### EXCERPTED RECORDS
════════════════

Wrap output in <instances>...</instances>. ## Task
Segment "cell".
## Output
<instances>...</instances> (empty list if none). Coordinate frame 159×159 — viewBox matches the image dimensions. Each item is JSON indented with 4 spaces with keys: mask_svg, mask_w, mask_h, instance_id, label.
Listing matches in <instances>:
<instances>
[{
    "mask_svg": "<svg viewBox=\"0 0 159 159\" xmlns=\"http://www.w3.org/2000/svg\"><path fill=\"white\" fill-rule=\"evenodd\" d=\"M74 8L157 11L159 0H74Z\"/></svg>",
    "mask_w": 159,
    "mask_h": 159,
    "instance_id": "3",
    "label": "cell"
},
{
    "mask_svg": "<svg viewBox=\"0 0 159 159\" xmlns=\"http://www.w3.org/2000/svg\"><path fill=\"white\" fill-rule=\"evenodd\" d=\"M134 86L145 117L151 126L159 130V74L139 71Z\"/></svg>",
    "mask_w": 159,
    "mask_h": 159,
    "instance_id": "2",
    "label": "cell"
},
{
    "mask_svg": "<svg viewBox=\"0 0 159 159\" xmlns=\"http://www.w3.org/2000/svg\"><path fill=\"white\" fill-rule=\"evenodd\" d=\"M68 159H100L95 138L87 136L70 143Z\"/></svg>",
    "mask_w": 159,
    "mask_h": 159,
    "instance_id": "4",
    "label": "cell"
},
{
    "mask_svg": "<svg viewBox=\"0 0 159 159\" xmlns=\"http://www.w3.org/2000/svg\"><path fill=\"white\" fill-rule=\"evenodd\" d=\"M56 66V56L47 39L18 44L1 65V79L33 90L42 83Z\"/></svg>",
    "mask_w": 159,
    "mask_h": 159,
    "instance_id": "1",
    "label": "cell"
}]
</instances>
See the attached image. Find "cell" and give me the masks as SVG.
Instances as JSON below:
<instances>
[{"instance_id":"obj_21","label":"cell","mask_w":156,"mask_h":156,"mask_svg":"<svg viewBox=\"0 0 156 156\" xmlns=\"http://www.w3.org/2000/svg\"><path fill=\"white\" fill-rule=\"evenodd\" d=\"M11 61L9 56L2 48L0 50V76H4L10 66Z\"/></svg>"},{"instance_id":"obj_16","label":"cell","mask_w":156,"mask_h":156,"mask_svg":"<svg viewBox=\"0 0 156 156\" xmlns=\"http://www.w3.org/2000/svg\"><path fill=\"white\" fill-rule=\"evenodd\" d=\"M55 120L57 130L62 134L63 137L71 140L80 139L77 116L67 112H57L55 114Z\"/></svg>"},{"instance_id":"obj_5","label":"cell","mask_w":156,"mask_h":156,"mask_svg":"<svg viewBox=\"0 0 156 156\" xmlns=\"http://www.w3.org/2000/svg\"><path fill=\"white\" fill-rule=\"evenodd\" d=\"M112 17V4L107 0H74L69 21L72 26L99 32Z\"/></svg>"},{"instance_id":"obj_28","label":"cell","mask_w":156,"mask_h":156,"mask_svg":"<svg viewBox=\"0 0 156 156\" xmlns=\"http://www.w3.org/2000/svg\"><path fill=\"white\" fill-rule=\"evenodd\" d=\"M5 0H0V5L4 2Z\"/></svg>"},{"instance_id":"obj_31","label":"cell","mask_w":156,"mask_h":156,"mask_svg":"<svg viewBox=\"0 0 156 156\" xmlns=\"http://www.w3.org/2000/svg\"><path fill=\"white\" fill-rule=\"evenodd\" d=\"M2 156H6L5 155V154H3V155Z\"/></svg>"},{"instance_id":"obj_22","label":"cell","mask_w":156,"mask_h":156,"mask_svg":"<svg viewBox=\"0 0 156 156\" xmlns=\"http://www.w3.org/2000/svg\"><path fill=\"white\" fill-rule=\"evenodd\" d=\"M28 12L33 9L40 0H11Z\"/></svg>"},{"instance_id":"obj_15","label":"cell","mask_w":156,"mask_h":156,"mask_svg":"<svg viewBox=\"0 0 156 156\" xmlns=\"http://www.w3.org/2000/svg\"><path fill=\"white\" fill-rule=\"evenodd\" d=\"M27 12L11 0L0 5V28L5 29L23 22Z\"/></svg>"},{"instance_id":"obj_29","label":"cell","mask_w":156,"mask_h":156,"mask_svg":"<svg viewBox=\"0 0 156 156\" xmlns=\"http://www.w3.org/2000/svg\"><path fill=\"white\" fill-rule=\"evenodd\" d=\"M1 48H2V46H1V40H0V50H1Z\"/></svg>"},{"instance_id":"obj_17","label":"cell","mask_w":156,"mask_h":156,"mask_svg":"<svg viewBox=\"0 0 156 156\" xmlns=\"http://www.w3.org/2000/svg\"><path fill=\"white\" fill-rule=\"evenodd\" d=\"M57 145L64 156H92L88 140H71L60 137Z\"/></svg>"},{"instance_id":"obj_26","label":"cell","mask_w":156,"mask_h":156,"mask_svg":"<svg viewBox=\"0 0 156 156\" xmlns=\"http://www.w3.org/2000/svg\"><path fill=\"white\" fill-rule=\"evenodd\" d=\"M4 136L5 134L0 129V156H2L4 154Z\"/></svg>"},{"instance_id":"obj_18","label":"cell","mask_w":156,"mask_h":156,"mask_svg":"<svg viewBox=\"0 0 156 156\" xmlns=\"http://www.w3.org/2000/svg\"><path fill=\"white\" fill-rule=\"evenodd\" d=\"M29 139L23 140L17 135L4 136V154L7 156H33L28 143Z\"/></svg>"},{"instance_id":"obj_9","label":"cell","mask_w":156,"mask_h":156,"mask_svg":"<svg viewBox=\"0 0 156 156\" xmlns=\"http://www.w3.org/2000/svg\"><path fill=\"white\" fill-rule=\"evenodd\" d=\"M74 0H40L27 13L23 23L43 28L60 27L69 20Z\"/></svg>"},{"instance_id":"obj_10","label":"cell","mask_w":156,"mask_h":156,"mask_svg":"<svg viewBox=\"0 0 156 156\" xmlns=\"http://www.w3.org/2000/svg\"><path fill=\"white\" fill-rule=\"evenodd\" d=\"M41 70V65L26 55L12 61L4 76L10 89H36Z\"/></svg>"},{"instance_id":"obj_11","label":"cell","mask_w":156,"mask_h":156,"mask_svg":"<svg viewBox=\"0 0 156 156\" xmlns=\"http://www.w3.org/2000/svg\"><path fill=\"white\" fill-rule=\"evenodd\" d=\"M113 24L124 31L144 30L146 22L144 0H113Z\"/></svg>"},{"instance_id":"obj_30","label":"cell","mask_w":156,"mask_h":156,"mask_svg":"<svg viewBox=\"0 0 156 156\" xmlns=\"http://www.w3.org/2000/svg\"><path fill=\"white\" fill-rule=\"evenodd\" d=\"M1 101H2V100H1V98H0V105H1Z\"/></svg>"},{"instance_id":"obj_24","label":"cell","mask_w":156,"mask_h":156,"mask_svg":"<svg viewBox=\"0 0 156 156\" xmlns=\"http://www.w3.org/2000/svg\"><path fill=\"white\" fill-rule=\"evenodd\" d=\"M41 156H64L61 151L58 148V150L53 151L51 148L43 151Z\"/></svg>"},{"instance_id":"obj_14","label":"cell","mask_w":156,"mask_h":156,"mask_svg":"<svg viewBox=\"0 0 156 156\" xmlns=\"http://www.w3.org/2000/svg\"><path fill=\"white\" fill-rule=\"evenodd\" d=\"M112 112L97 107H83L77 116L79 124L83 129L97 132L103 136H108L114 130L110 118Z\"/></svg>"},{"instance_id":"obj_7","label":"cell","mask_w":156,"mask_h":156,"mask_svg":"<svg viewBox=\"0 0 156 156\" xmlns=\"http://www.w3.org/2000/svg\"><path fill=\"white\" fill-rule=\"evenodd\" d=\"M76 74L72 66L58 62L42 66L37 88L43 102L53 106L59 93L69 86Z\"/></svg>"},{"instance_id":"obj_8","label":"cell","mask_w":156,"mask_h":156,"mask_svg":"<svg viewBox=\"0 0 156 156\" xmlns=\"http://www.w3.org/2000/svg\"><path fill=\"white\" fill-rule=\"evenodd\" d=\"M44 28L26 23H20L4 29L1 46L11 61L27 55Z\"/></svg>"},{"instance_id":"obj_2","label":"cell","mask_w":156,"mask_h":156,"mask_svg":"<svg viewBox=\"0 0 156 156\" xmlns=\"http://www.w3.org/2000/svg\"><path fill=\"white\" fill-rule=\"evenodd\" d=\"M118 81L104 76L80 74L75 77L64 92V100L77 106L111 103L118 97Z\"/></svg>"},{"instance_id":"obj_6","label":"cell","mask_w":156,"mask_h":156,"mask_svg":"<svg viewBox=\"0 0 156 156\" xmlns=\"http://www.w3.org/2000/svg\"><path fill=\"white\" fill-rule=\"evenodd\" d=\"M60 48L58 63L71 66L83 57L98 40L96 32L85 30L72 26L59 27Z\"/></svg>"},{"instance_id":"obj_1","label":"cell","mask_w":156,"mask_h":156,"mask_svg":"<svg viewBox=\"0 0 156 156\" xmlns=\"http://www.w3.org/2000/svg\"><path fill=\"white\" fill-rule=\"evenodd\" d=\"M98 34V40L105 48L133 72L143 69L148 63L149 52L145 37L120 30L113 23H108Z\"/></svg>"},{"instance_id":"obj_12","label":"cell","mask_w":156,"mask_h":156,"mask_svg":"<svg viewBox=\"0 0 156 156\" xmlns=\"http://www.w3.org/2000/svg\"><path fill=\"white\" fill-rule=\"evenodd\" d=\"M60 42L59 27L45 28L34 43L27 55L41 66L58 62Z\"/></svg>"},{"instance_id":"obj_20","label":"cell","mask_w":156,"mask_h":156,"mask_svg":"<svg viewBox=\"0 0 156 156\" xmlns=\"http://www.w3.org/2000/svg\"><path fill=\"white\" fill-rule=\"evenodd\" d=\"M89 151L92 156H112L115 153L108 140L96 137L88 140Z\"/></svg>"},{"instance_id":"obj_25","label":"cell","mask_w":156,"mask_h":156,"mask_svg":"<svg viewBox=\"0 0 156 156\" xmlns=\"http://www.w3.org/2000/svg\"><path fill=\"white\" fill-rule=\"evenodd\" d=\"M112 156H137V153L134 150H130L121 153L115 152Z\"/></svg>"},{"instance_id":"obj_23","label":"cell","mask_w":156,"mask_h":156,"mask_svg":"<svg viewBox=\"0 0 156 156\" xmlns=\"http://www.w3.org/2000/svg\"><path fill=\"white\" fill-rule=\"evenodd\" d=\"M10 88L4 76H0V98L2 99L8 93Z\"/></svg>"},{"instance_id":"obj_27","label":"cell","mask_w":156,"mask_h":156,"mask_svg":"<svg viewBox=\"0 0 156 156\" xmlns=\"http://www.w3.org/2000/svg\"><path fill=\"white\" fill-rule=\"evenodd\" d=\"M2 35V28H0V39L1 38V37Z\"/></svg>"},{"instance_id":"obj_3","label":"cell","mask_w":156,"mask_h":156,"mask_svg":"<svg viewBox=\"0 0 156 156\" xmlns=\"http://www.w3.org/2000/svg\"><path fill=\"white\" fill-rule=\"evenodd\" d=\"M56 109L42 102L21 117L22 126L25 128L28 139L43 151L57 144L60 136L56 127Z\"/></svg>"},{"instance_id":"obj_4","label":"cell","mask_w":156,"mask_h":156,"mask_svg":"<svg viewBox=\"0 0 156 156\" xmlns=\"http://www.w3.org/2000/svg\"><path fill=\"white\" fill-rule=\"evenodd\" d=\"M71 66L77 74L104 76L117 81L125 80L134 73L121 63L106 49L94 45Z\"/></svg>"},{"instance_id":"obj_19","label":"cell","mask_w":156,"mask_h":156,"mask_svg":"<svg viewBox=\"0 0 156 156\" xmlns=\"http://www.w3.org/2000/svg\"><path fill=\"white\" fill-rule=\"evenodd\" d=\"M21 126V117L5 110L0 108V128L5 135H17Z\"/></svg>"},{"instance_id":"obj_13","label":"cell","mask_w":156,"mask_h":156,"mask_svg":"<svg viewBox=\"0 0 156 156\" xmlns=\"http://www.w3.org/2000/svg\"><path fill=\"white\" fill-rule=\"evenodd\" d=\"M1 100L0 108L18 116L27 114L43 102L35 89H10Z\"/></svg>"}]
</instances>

════════════════

Update the data from the first line up to and including the line with "<instances>...</instances> (empty list", changing "Wrap" to "Enclose" and leaving everything else as it is. Give only those lines.

### THE SOLUTION
Enclose output in <instances>...</instances>. ## Task
Segment "cell".
## Output
<instances>...</instances> (empty list if none). Coordinate frame 159×159 — viewBox matches the image dimensions. Each item is JSON indented with 4 spaces with keys: mask_svg, mask_w, mask_h, instance_id, label.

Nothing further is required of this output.